Wie immer wünschen wir euch viel Spaß mit den Touren und erinnern in diesem Zusammenhang auch gerne noch einmal daran: Ihr könnt selbst Touren im Wanderatlas Deutschland veröffentlichen und so eure Heimatregion vorstellen oder spezielle Tipps der Wander-Gemeinschaft mitteilen.

Donnerstag, 25. November 2010

Lahn-Dill-Bergland-Pfad als GPS Wanderung des Monats

Blick vom Bismarcktempel auf Dillenburg

Jeden Monat stellt der Wanderatlas Deutschland einen Fernwanderweg als Wanderung des Monats vor. Parallel zum Start des neuen Zielgebiets Oberhessen ist im November 2010 der Lahn-Dill-Bergland-Pfad die GPS Wanderung des Monats. Dazu informiert der Wanderatlas Verlag wie folgt:

Mit GPS über den Lahn-Dill-Bergland-Pfad
In fünf Etappen von Dillenburg nach Marburg durch den Naturpark Lahn-Dill-Bergland

Der GPS Wanderatlas Deutschland stellt als Wanderung des Monats November 2010 den Lahn-Dill-Bergland-Pfad vor. Der Premiumweg durch den 2007 eröffneten Naturpark Lahn-Dill-Bergland führt von der Oranienstadt Dillenburg in die Elisabethstadt Marburg im Lahntal. Der 88km lange Lahn-Dill-Bergland-Pfad ist in fünf Tagestouren eingeteilt, die einzeln unter www.ich-geh-wandern.de vorgestellt werden.

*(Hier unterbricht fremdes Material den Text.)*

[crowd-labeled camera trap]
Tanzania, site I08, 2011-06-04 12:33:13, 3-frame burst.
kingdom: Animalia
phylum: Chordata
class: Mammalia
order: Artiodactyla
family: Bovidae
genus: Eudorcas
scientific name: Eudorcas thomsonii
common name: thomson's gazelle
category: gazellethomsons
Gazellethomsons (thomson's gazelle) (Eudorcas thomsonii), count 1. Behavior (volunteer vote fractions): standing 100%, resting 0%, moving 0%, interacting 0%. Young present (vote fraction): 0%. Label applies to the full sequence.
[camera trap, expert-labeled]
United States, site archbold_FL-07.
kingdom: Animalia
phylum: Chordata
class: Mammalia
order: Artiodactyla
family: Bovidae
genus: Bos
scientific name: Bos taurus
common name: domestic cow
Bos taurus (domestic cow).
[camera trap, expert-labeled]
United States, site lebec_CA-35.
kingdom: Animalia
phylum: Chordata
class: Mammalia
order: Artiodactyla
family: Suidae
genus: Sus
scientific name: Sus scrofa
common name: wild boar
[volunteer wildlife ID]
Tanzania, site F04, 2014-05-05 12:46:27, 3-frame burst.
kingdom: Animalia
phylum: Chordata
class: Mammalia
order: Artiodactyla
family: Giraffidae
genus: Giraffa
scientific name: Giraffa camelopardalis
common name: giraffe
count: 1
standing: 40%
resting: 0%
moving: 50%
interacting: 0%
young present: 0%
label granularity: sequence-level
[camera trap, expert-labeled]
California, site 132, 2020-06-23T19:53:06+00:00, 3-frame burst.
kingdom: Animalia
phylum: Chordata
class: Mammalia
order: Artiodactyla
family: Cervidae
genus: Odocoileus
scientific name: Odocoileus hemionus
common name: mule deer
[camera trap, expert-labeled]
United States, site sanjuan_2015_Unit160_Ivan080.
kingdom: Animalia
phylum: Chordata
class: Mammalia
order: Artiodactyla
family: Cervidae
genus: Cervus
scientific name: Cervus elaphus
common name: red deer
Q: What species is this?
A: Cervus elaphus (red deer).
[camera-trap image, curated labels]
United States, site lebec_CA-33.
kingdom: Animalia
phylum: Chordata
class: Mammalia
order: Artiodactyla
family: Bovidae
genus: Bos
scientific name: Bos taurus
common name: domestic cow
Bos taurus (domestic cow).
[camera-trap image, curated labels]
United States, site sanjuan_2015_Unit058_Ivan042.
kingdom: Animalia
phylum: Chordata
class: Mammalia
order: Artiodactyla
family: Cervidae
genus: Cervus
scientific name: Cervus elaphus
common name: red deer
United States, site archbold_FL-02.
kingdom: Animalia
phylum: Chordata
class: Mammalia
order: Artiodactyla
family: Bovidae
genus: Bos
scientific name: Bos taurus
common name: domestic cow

Der Lahn-Dill-Bergland-Pfad beginnt am Wanderportal des Naturparks Lahn-Dill-Bergland im Dillenburger Hofgarten an der Wilhelmstraße. Vis-a-vis zum Hessischen Landgestüt verlässt man die Geburtststadt von Wilhelm von Oranien, dem Vater der Niederlande, der in der Nationalhymne als Wilhelmus van Nassouwe besungen wird.

Die Dill überquerend erreicht der Lahn-Dill-Bergland-Pfad am Bismarck-Denkmal die Adolfshöhe (356m) und genießt einen letzten schönen Blick vom Bismarcktempel auf die Altstadt von Dillenburg. Dann geht es weiter zur Isabellenhütte, dem ältesten Industriebetrieb Hessen und hinein in den Schelder Wald.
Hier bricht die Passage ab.